Inhaftierte Kinder

Inhaftierte Kinder

Überall in der Welt werden regelmäßig Kinder gefangen genommen und kommen hinter Gitter. Das Alter der Kinder und die Haftbedingungen unterscheiden sich stark von einem Land zum anderen. In jedem Fall wirkt sich die Inhaftierung auf die Entwicklung der betroffenen Kinder und auf ihre Zukunft aus.

Was bedeutet Freiheitsberaubung?

Als Freiheitsberaubung bezeichnet man jede Form von Gefangennahme, Inhaftierung oder Festhalten einer Person in einer öffentlichen oder privaten Einrichtung, die diese im Auftrag einer Justiz-, Verwaltungs- oder sonstigen Behörde nicht freiwillig verlassen darf.

Ihrer Freiheit beraubt werden die Kinder aus vielen und je nach Land unterschiedlichen Gründen,
z. B:

  • Straftaten: Diebstahl, Betteln, Streunen,…
  • Straftatverdacht
  • Verbrechen: Überfall, Mord
  • Asylanfragen
  • rassistische, Nationalität bedingte, ethnische, religiöse oder politische Gründe
  • körperliche oder geistige Auffälligkeiten oder Behinderungen
  • Begleitung der Eltern ins Gefängnis
  • zum sozialen Schutz
  • usw.…

Die meisten der ihrer Freiheit beraubten Kinder befänden sich in Untersuchungshaft und seien zwischen 14 und 18 Jahre alt. Aufgrund fehlender Studien ist die genaue Anzahl der Betroffenen nicht genau zu ermitteln, doch UNICEF schätzt, dass es sich um mehr als eine Million Kinder handelt. Je nach Land liege der Kinderanteil der Gefangenen bei 0,5 bis 30 %.

Das internationale Kinderrechtsabkommen verbietet die lebenslange Freiheits- und die Todesstrafe für Kinder. Die USA und Lesotho sind die einzigen Länder, in denen sie nicht verboten sind. In den Vereinigten Staaten wurden bereits mehr als 2500 junge Menschen, manche gerade einmal 13 Jahre alt, zu lebenslanger Haft verurteilt,  ohne eine Chance auf bedingte frühzeitige Entlassung.

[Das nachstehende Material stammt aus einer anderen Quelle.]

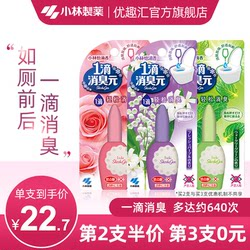 Kobayashi a drop of deodorant yuan toilet cleaner fragrance toilet toilet deodorant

Wo werden Kinder gefangen gehalten?

In folgenden Einrichtungen können Kinder gefangen gehalten werden:

  • Polizeiwachen
  • Polizeigewahrsam (Haftzellen)
  • Gefängnisse (auch Erwachseneneinrichtungen)
  • Untersuchungshaftanstalten
  • Arbeitslager
  • Strafkolonien
  • spezialisierte geschlossene Schuleinrichtungen
  • Besserungsanstalten
  • Erziehungsheime oder berufsvorbereitende Einrichtungen
  • Militärcamps oder -gefängnisse
  • Zentren für Einwanderer
  • Jugendstrafanstalten

Haftbedingungen

Regeln…

Ein Kind in ein Gefängnis oder eine Jugendstrafanstalt zu inhaftieren, sei es als Untersuchungshäftling während eines ausstehenden Prozesses oder als bereits Verurteilter, darf nur als letzte Möglichkeit in Betracht gezogen werden und der Zeitraum sollte so kurz wie möglich sein.  Die Inhaftierung muss von einer zuständigen Behörde angeordnet und eingetragen werden, unter Rücksichtnahme der Rechte und spezifischen Bedürfnisse des Kindes, je nach Alter und Geschlecht, sowie seines physischen und psychischen Zustandes.

Auch ist es wichtig, dass Kinder von erwachsenen Straftätern getrennt werden, um sie vor schädlichen Einflüssen („kriminelle Ansteckungsgefahr“) und gefährlichen Situationen zu schützen.  Untersuchungen zeigen, dass Kinder, die zusammen mit Erwachsenen inhaftiert sind, fünfmal häufiger Opfer sexueller Übergriffe und doppelt so oft geschlagen werden.

Bei Bedarf steht ihnen jedes Recht auf Pflege, Bildung und psychologische, körperliche und gesetzliche Hilfe zu. Für Freizeitaktivitäten muss den Kindern Material zur Verfügung stehen und nach Möglichkeit muss die kulturelle Freiheit respektiert werden.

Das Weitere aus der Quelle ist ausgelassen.